[Directions for this task]
Copy out the forum thread about the Hello Kitty handles word for word.

[Passage given]
◇ ◇ ◇ ◇ ◇

I better work on something manly soon...

Stefan


----------



## Dave Martell (Feb 8, 2014)

apicius9 said:


> I better work on something manly soon...
> 
> Stefan




Yup :lol2:


----------



## Korin_Mari (Feb 11, 2014)

Burl Source said:


> You will be forever remembered as the Hello Kitty Handle Guy.



For real. 

Ohh my goodness. These are so cute, I went to show it to my coworkers. Are these for children???


----------



## Lucretia (Feb 11, 2014)

Stefan, you may have found your new career! 

"Exclusively at Korin! Handles by Stefan! Hello Kitty, My Little Pony, Incredible Hulk..."


----------



## apicius9 (Feb 11, 2014)

Korin_Mari said:


> For real.
> 
> Ohh my goodness. These are so cute, I went to show it to my coworkers. Are these for children???



I was just playing around, never had any intention to make more of them. But an incredible Hulk handle sounds tempting 

Stefan


----------



## geezr (Feb 11, 2014)

Lucretia said:


> Stefan, you may have found your new career!
> 
> "Exclusively at Korin! Handles by Stefan! Hello Kitty, My Little Pony, Incredible Hulk..."



lus1:


----------



## toddnmd (Feb 11, 2014)

I'd like Spiderman! Can you make one that looks like a web? And I seriously might know someone who would want Batman . . .

◇ ◇ ◇ ◇ ◇

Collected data
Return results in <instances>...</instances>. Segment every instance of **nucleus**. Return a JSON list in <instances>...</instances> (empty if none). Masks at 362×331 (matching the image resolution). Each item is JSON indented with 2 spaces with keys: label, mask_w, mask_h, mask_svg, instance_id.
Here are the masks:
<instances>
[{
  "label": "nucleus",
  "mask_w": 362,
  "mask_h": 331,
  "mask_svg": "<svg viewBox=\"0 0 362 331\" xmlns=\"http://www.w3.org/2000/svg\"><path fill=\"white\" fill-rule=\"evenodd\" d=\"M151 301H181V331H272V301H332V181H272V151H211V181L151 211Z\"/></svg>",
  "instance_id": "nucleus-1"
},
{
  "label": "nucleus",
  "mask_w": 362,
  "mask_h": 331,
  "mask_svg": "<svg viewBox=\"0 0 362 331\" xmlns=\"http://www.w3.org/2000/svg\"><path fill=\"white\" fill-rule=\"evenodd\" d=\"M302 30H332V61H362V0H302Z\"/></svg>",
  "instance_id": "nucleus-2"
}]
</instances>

◇ ◇ ◇ ◇ ◇

[The output]
I better work on something manly soon...

Stefan


----------



## Dave Martell (Feb 8, 2014)

apicius9 said:


> I better work on something manly soon...
> 
> Stefan




Yup :lol2:


----------



## Korin_Mari (Feb 11, 2014)

Burl Source said:


> You will be forever remembered as the Hello Kitty Handle Guy.



For real. 

Ohh my goodness. These are so cute, I went to show it to my coworkers. Are these for children???


----------



## Lucretia (Feb 11, 2014)

Stefan, you may have found your new career! 

"Exclusively at Korin! Handles by Stefan! Hello Kitty, My Little Pony, Incredible Hulk..."


----------



## apicius9 (Feb 11, 2014)

Korin_Mari said:


> For real.
> 
> Ohh my goodness. These are so cute, I went to show it to my coworkers. Are these for children???



I was just playing around, never had any intention to make more of them. But an incredible Hulk handle sounds tempting 

Stefan


----------



## geezr (Feb 11, 2014)

Lucretia said:


> Stefan, you may have found your new career!
> 
> "Exclusively at Korin! Handles by Stefan! Hello Kitty, My Little Pony, Incredible Hulk..."



lus1:


----------



## toddnmd (Feb 11, 2014)

I'd like Spiderman! Can you make one that looks like a web? And I seriously might know someone who would want Batman . . .